> **TEXT SECTION**
Is it important for you to have the idea that a friend will do anything for you when you need them, no matter what? Do you make yourself available to others in this way? Do you want to be able to call upon the same friend repeatedly for help and are you also willing to be there in a similar fashion? Do you believe friends ‘owe’ each other time and energy in this way or do you view it as a ‘gift’? It helps to consider what you expect from others, from yourself, and communicate these expectations. Different people may have very different ideas about the kinds of commitment relationships entail.
4. Tolerance and Understanding:
Can you tolerate the idea of having a friend feel angry or let down or upset with you (even temporarily) or do you feel they should just understand you are doing your best and always give you the ‘benefit of the doubt? Do you ‘get it’ when someone is struggling and not able to follow through with a promise or a plan and lets you down? Do you allow yourself to feel disappointed with them or upset?
Some people find the idea of having others think badly of them or of something they did absolutely intolerable and they work overtime trying to never displease anyone. This can be exhausting and it’s not particularly good for relationships as it is inevitable that at some points we will feel upset or disillusioned or angry with our friends (nobody is perfect, right?). We each need to be able to feel or think whatever we need to feel or think and not have to worry that this will hurt others or damage our relationships. After all, it’s what we SAY or DO that can hurt others, but our thoughts and feelings belong to us alone, right?

> **EXTRACTED ENTRIES**

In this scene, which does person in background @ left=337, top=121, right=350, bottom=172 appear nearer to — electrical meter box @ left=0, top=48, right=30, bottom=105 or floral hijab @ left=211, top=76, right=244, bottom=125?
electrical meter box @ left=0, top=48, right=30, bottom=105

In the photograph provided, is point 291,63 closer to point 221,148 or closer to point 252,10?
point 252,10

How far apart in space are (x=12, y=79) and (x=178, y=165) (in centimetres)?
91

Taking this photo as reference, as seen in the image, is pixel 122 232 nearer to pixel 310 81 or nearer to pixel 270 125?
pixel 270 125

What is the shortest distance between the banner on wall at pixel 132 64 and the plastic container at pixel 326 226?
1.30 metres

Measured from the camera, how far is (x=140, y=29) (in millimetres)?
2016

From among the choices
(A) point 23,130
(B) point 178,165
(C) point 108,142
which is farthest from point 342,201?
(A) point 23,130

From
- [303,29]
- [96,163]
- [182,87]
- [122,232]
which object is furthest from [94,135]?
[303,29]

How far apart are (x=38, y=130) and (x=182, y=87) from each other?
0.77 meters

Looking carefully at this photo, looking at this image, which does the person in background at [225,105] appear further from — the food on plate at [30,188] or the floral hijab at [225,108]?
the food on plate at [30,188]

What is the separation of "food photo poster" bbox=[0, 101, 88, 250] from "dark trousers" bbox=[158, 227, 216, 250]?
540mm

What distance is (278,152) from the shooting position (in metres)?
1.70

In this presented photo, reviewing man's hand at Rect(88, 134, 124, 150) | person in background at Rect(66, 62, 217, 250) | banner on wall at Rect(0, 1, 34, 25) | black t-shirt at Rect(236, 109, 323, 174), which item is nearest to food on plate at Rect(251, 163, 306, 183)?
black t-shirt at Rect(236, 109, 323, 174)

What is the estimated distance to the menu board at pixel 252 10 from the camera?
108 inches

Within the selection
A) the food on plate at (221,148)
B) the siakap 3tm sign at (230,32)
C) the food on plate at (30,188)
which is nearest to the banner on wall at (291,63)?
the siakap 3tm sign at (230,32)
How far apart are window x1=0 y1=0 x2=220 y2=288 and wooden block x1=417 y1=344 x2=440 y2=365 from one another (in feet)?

> **EXERCISES**
(1) How many lines of the records contain the word "hijab"? Reply with the number alone.
(2) Can you continue the friendship text from the point where it stops?
The friendship text and the records have nothing to do with each other.

> **OUTPUTS BY TASK**
(1) 2

(2)
5. Growth Potential:
Do you have the idea that relationships, once established, should stay the same forever? Do you view these as more organic and changing over time? Some people count on people and relationships staying the same over the years, but the truth is that we are all growing and developing, and having different experiences in our lives. Our relationships should be flexible enough to incorporate changing needs and new situations over time. We are growing so why shouldn’t our relationships grow, too?
Communicating What You Want Is Essential:
Once you’ve taken the time to figure these out (there are some other factors to consider, too) how will you let others around you know what you need and want in your relationships? How can you teach others how to be in a positive relationship with you without turning them off or freaking them out and in a way that will bring you closer? Stay tuned for future posts on how to communicate what you want and need in relationships.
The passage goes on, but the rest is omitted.